Сидеть дома было для нее наказанием. Она оживала только в пансионе. Пансион был иноверческий, прививавший хорошие манеры. Политесу, этикету, книксенам, танцам и декламации здесь уделяли большое внимание. Французские учителя были элегантны и вежливы. Не менее элегантными и великосветскими были и преподаваемые предметы. Учебой девушек не мучили. Хорошее поведение ценилось больше, чем успехи в математике. Во главе угла стояло воспитание. Диночке с пансионом очень повезло. Хотя она была еврейкой, ее любили и учителя, и классные дамы.
— Диана, — говорили они ей, считая это за комплимент, — у тебя совсем не семитская внешность. Ты светловолоса и голубоглаза, как настоящая христианка.
Нееврейские подруги тоже любили Диночку. Она была тихая, деликатная, ни перед кем не задирала носа, ко всем относилась по-доброму, и девушки привязывались к ней, особенно сильные девушки, со связями и возможностями.
— Диана, крестись, — уговаривали они ее. — Ты такая красивая, что тебя даже граф возьмет замуж.
Нет, ни о чем таком она не помышляла. Она боялась Бога, еврейского Бога, которому она каждое утро и каждый вечер говорила бессмысленные, непонятные древнееврейские слова. Но когда одна из подруг взяла ее как-то в церковь, Диночка пошла. Она стояла в полумраке величественной церкви. Смотрела широко раскрытыми глазами на красочные витражи в длинных готических окнах, на резные украшения и статуи. Слушала торжественные звуки органа, дивилась множеству свечей и хоругвей, одеянию священников и пышности церемонии. Она видела, как люди преклоняли в молитве колени, и от этой торжественности и возвышенности в ее голубых глазах появлялись слезы.
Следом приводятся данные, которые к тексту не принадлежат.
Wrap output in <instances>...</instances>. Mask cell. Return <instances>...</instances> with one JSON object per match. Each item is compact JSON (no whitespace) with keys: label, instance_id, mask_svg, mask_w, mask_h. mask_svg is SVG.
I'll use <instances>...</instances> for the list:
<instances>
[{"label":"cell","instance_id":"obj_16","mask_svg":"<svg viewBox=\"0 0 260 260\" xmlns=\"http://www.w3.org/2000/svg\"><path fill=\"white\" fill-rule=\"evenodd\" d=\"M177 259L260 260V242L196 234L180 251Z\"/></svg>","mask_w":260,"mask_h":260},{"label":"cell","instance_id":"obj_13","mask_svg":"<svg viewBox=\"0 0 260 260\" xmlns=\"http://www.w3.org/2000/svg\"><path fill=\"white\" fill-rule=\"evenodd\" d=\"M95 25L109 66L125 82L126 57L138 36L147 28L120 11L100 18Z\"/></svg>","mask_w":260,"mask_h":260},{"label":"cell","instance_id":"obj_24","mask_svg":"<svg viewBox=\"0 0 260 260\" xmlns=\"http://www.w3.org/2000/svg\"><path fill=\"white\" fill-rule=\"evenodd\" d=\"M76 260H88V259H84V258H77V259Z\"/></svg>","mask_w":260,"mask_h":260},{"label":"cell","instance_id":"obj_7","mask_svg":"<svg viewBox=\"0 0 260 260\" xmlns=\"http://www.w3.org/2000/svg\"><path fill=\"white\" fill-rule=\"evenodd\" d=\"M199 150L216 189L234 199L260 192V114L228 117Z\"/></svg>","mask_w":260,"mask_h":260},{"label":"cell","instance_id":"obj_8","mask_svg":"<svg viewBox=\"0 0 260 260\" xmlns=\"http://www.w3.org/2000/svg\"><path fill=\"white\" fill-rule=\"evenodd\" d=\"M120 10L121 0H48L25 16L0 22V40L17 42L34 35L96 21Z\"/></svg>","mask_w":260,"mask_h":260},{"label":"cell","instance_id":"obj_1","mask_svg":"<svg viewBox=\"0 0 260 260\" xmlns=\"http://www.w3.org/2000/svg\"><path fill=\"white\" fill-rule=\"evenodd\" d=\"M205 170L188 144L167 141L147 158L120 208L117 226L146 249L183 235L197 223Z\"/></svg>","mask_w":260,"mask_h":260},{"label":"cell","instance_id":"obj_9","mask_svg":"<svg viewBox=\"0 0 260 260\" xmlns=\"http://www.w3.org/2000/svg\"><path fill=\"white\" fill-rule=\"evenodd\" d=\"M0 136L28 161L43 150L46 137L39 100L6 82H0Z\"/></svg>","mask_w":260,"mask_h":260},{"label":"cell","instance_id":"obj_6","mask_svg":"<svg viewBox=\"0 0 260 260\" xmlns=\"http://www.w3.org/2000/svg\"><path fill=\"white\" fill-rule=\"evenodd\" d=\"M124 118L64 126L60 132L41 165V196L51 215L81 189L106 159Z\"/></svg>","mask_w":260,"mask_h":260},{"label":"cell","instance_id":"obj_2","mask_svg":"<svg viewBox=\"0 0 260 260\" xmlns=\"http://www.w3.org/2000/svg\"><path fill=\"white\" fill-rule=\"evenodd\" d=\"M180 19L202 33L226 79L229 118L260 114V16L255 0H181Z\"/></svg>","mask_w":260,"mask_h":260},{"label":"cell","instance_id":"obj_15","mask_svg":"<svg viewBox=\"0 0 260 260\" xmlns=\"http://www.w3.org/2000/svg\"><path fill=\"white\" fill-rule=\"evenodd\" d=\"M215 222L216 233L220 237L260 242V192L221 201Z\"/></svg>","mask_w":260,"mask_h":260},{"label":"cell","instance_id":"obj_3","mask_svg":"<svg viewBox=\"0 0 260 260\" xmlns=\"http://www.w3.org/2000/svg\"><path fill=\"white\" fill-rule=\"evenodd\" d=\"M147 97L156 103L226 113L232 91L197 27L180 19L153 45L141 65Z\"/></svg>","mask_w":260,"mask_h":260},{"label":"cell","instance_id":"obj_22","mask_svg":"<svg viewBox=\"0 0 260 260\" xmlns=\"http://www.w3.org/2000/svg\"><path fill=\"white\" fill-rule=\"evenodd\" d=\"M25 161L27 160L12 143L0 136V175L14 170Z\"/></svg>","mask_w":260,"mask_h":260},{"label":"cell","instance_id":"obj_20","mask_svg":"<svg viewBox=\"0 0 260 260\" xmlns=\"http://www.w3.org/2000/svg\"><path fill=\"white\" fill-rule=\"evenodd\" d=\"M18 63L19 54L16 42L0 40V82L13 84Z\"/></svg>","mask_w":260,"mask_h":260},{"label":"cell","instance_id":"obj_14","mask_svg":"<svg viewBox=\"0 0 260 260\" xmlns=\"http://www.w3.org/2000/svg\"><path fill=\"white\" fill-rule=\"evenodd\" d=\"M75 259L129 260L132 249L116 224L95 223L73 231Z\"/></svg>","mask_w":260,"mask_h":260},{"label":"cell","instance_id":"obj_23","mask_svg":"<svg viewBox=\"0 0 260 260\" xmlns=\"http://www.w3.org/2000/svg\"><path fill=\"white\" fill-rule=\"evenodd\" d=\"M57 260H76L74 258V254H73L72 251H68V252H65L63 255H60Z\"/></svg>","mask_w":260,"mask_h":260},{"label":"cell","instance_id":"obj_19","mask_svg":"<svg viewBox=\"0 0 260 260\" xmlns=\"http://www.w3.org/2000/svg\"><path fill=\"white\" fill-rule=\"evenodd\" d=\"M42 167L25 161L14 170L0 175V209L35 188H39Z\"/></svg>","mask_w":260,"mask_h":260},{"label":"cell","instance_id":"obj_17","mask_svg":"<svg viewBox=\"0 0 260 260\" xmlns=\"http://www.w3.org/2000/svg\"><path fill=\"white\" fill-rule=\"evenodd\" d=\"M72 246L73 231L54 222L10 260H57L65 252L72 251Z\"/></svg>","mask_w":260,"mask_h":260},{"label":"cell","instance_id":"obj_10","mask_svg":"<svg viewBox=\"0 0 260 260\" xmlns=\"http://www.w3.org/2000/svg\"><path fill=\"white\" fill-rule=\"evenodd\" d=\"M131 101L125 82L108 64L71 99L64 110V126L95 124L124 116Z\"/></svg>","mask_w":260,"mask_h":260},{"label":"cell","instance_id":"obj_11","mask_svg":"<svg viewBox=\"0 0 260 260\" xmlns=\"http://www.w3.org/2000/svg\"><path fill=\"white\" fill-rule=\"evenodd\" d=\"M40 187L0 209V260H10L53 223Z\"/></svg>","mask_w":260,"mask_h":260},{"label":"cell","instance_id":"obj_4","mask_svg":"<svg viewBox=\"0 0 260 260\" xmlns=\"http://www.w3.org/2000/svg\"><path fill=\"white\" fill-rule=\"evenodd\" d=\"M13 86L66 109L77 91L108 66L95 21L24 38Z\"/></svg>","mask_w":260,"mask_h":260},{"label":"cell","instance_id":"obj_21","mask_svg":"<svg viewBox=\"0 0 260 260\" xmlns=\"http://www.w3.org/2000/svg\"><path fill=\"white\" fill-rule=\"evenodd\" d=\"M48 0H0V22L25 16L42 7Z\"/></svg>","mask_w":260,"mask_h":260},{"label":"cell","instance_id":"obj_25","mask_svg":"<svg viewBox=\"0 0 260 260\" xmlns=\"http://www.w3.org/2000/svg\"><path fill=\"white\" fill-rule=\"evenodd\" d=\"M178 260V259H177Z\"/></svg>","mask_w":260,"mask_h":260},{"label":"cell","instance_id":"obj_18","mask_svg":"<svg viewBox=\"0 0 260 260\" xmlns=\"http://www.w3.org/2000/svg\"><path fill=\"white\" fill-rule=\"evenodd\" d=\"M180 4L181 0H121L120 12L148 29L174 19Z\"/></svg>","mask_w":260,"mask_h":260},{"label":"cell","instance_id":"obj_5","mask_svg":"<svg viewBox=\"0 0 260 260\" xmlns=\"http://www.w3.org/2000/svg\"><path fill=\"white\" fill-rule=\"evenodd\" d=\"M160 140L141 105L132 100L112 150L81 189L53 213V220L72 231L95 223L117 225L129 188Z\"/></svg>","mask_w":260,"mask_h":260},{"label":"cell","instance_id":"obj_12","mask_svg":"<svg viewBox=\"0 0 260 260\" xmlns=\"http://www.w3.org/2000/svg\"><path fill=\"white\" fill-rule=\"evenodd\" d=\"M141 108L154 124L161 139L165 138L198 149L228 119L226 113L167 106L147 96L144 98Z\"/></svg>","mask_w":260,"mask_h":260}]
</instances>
Это было совсем не похоже на хасидскую молельню ее отца, где все было потертым и неприбранным, где царил беспорядок, где евреи толкались и бегали, раскачивались, кричали, распевали простонародные танцевальные мелодии и плевали на пол. Она редко приходила туда. Женщинам незачем ходить в святое место. Только раз в год, на праздник Симхас Тойра[80] отец водил ее в молельню. А в Новолетие, на праздник Рош а-Шона мать брала ее с собой в женское отделение синагоги послушать трубление шофара[81]. Диночку пугали свитки Торы, которые несли евреи. Она тряслась от страха при звуках шофара и при виде свечей Судного дня. И вместе с тем все это казалось ей враждебным, комичным, отталкивающим. Она бежала от этого, боясь, что это к ней прилипнет.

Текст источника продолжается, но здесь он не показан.